_Activities:_
**a)** In the htmlarkdown issue about escaping inside HTML syntax, what kind of escaping does the converter wrongly use, and what should it use instead?
**b)** Resume the htmlarkdown issue about escaping inside HTML syntax, starting right after its final bullet.

*** Opening of Supplied text ***

EvitanRelta/htmlarkdown

Should not use markdown-escaping inside of HTML-syntax

EvitanRelta opened this issue · 2 comments

The problem

Currently, this HTML:

<p align="center">
  &lt;tag&gt;
</p>

converts to:

<p align="center">
  \<tag>
</p>

which incorrectly uses markdown's backslash-escaping, instead of HTML's &lt; escaping.


Edge cases

Most of the time, while inside HTML tags, markdown-syntax (including backslash escaping) doesn't work.
However, there are times when it does, specifically in tags which are:

  • In-line (eg. text-formattings <em> / <code> & span)

*** Close of Supplied text ***
*** Opening of Data ***

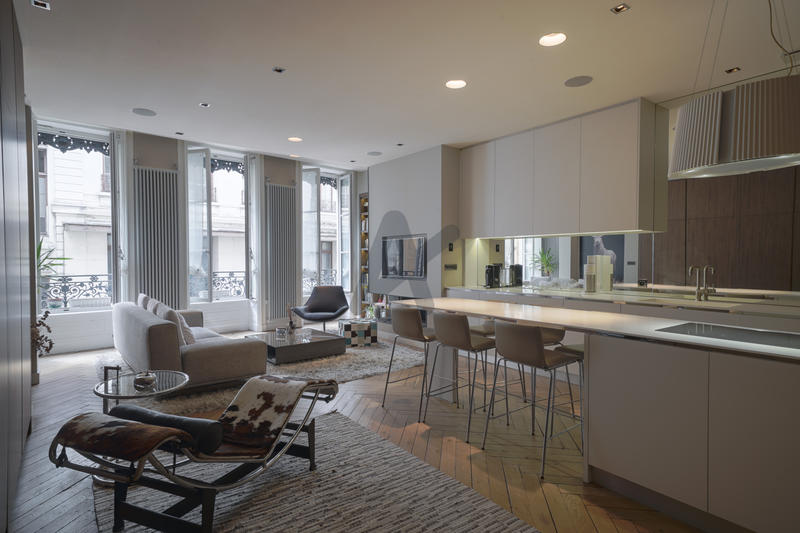 Appartement - 77 m² - 2 pièces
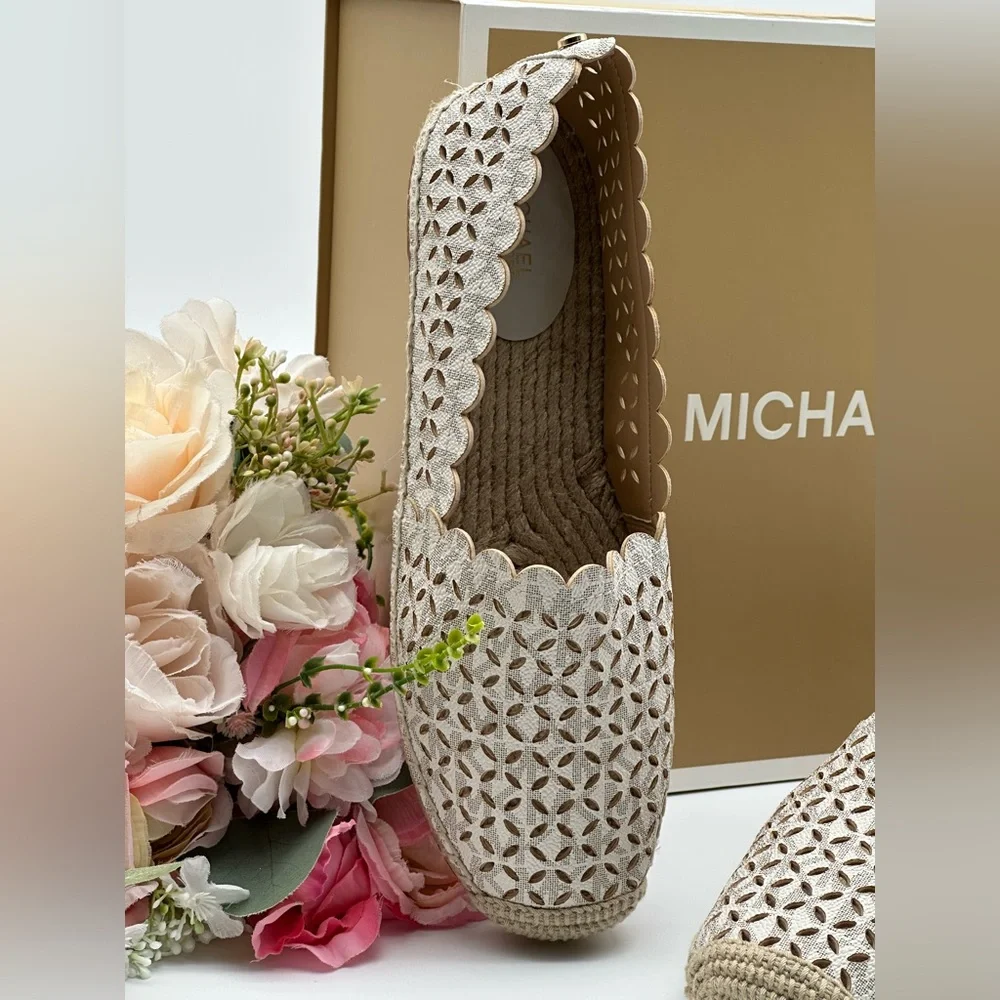 Michael Kors Slip On Vanilla Espadrilles Size 9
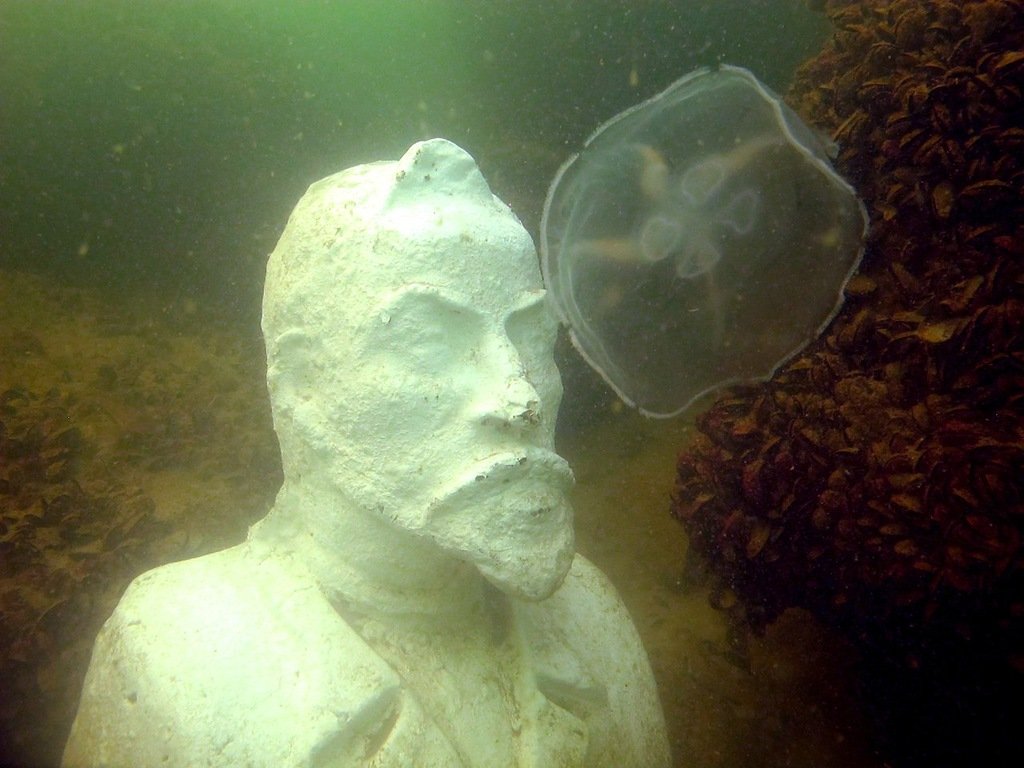 Подводный музей в Мексике.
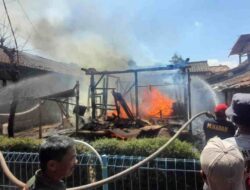 Rumah Warga di Tanjungsari dan Buahdua Kebakaran di Waktu Nyaris Bersamaan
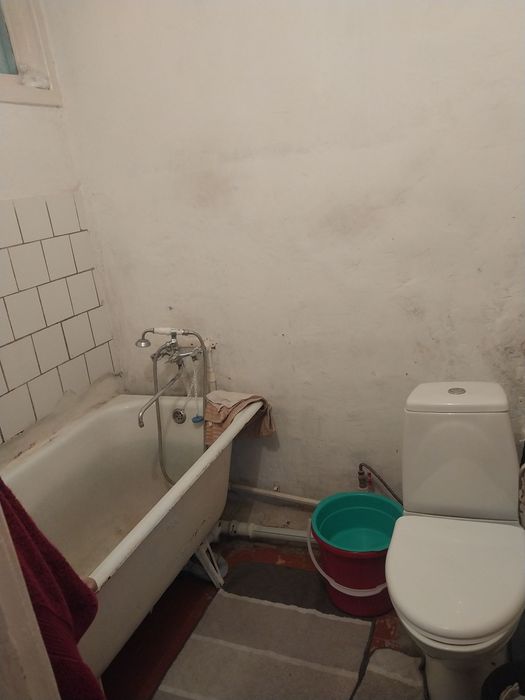 Квартира 1 ком. Переделанный на 2 х ком в г. Янгиюль Артикова. 4 этаж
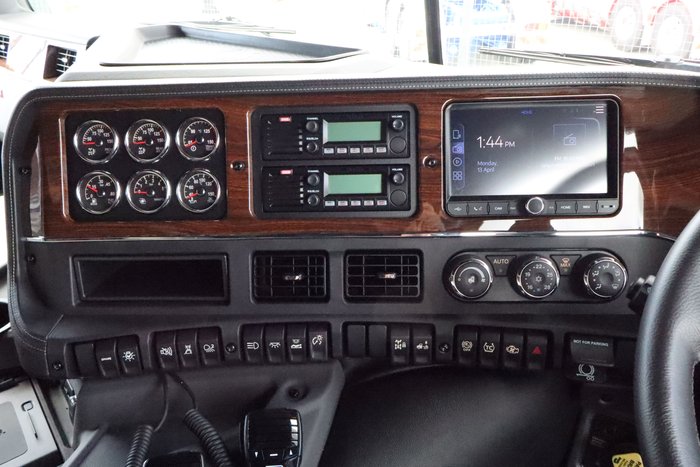 2024 KENWORTH K Series K220 K18 White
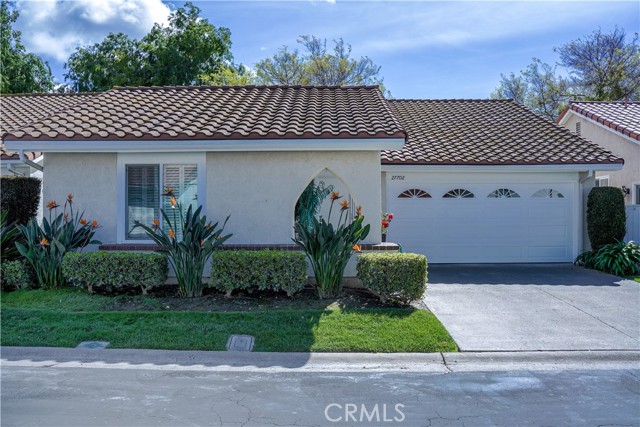 Detail Gallery Image 2 of 12 For 27702 Calle Valdes, Mission Viejo,  CA 92692 - 3 Beds | 2 Baths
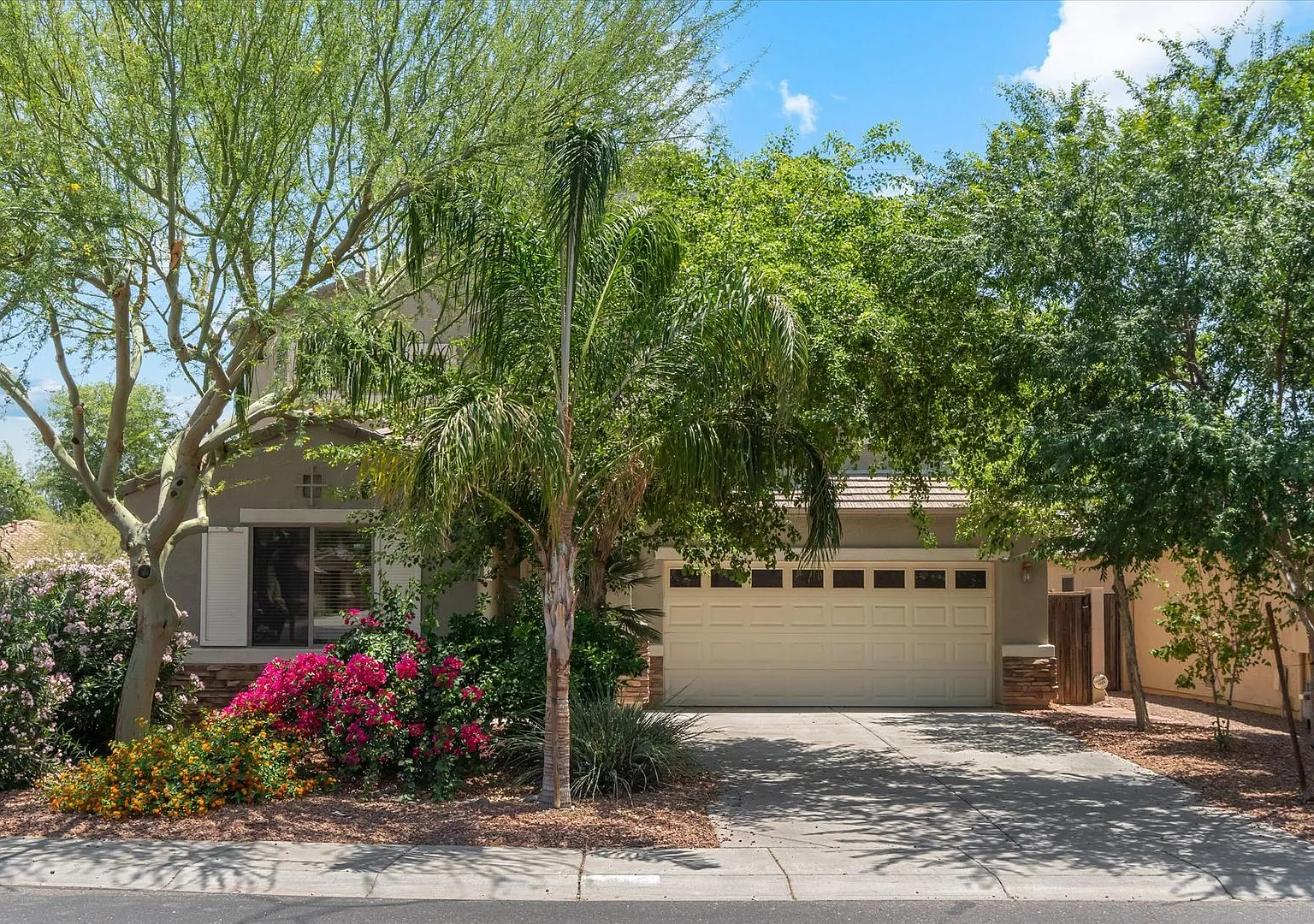 4-Bedroom, 3 Bath Single Family for Rent in Phoenix, AZ | Attached Garage & Private Pool! — Photo 2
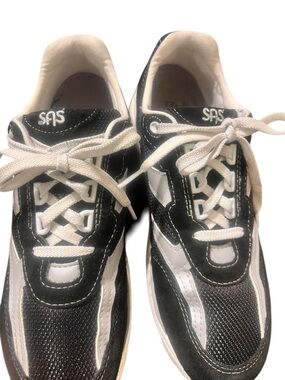 SAS Tour Mesh Comfort Sneakers Walking Shoes Size 9 GUC!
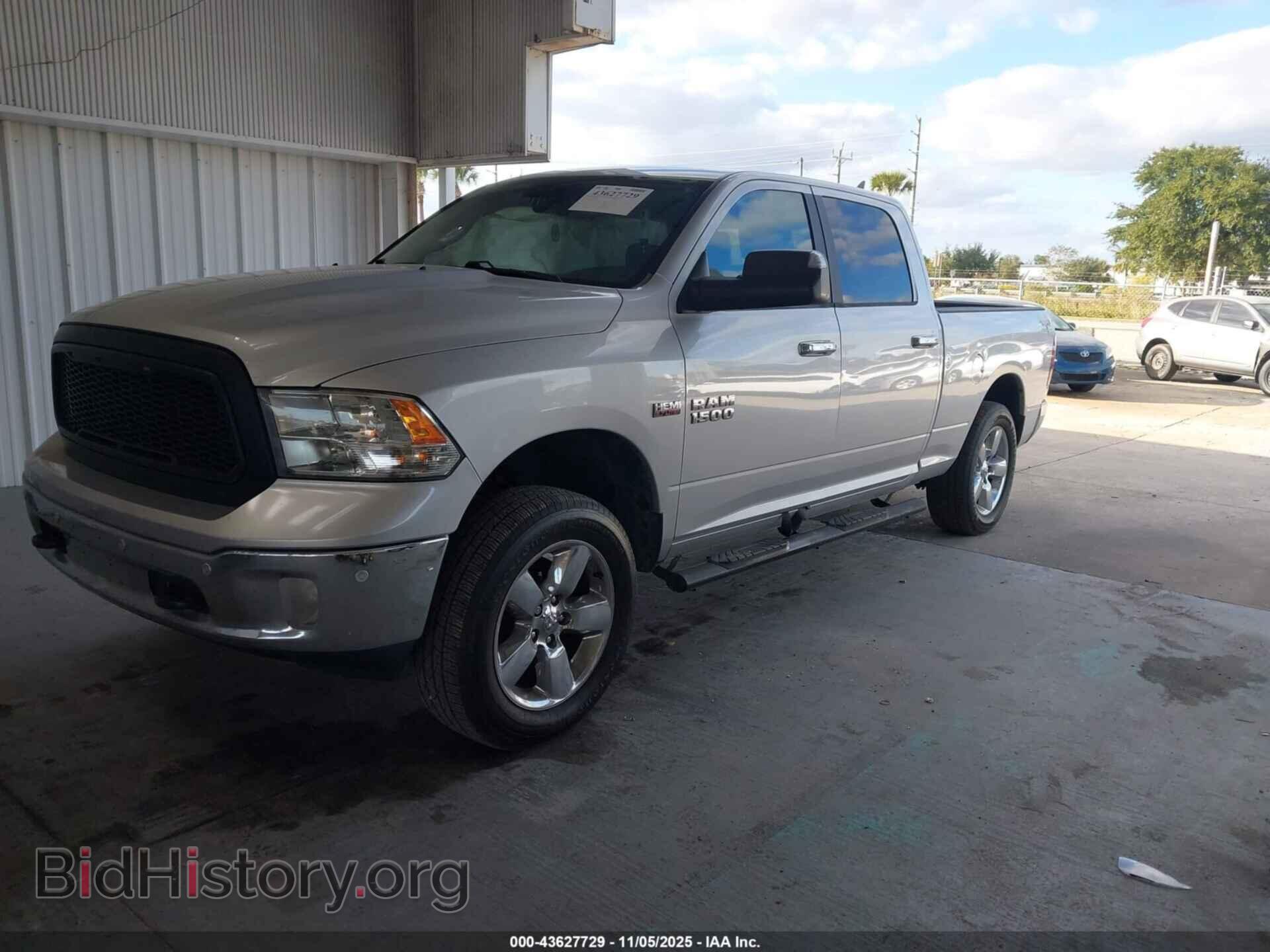 2018 RAM 1500 - VIN: 1C6RR7TT2JS297796 - Фото 2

*** Close of Data ***

_Set of answers:_
**a)** It uses markdown's backslash-escaping when it should use HTML's &lt; escaping.

**b)**
  • are in a single-line in the markdown

For example, these markdown-syntax containing tags render properly:

<code>\<tag> \&nbsp; **Bold**</code>
<sup>\<tag> \&nbsp;  **Bold**</sup>
<span>\<tag> \&nbsp;  **Bold**</span>

Rendered as:

<tag> &nbsp; Bold
<tag> &nbsp; Bold
<tag> &nbsp; Bold


But when they are broken up into multi-lines, the markdown-syntax stop working:

<code>
  \<tag> \&nbsp; **Bold**
</code>
<sup>
  \<tag> \&nbsp;  **Bold**
</sup>
<span>
  \<tag> \&nbsp;  **Bold**
</span>

Rendered as:

\ \  **Bold** \ \  **Bold** \ \  **Bold**

To keep the spirit of keeping output as readable as possible, with as little HTML as possible,
instead of just escaping the usual 5 characters for HTML (ie. &, <, >, ", '),
or even the 3 main characters (ie. &, <, >),
I propose to escape a character based on what's around it.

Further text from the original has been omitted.